### [Passage to read]
The year 1972 brought two films by Sam Peckinpah and both of those films starred Steve McQueen. The better known film of those two is certainly “The Getaway”, a superb crime/chase film that has over the time grown in to one of my favorite Steve McQueen pictures. The other film is “Junior Bonner”, and although it doesn’t have the thrills of “The Getaway” it strikes me as a much more personal film for both the director and the star.
This film is a character study and a family drama that follows Junior Bonner (Steve McQueen), the titular rodeo cowboy, who returns to his hometown of Prescott Arizona for the 4th of July festivities. Of course there’s a rodeo in town and while “JR” reconnects with his colorful family all he really wants to do is to ride “Sunshine” again, a ferocious bull that threw him off at the start of the film. It’s a very real and tame film when compared to the other works of both McQueen and Peckinpah but that only makes this film more fascinating for me, and in this framework McQueen dos his probably best acting work as an unchanging man that barely manages to live in these modern times.

### [Provided data]
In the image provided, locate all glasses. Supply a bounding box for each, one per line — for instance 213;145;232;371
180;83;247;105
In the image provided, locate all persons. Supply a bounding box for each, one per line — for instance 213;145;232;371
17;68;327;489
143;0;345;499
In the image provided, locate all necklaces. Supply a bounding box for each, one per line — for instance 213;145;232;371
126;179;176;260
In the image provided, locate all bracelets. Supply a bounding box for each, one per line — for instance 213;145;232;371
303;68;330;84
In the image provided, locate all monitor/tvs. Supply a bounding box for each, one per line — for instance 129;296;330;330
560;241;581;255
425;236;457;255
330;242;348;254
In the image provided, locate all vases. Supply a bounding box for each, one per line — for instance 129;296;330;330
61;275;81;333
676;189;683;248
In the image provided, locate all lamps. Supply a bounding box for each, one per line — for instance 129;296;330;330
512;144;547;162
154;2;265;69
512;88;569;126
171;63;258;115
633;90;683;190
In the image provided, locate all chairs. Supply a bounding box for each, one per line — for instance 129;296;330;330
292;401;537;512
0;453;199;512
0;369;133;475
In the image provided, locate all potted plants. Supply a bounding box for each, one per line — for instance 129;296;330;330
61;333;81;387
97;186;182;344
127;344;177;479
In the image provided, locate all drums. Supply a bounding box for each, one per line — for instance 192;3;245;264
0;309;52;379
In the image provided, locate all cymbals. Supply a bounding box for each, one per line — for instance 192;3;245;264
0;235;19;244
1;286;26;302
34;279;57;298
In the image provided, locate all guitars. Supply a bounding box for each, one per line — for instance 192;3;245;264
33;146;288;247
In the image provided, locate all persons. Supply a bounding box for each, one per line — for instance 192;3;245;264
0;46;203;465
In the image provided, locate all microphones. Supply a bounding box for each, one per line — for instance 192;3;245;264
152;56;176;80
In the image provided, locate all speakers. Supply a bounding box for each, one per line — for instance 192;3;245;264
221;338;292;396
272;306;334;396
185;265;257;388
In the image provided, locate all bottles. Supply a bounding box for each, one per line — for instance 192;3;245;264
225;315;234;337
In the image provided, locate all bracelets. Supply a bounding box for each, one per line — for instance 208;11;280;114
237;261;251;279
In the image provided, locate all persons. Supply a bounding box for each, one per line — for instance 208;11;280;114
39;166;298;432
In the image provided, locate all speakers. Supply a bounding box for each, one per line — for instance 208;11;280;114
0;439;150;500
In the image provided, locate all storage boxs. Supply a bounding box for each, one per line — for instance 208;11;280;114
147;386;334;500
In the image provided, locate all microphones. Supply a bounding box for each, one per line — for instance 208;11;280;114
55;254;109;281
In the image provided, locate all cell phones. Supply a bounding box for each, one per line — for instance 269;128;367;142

### [Tasks]
[A] In the film review, what is the name of the bull that Junior Bonner wants to ride again?
[B] For each statement, say whether it agrees with the film review, and quote the words that decide it.
(i) Both of the 1972 films by Sam Peckinpah starred Steve McQueen.
(ii) "Junior Bonner" is the better known of the two films.
(iii) Junior Bonner returns to his hometown for Christmas.

### [Responses by task]
[A] The bull is named "Sunshine."

[B]
(i) Yes: "both of those films starred Steve McQueen"
(ii) No: "The better known film of those two is certainly “The Getaway”"
(iii) No: "returns to his hometown of Prescott Arizona for the 4th of July festivities"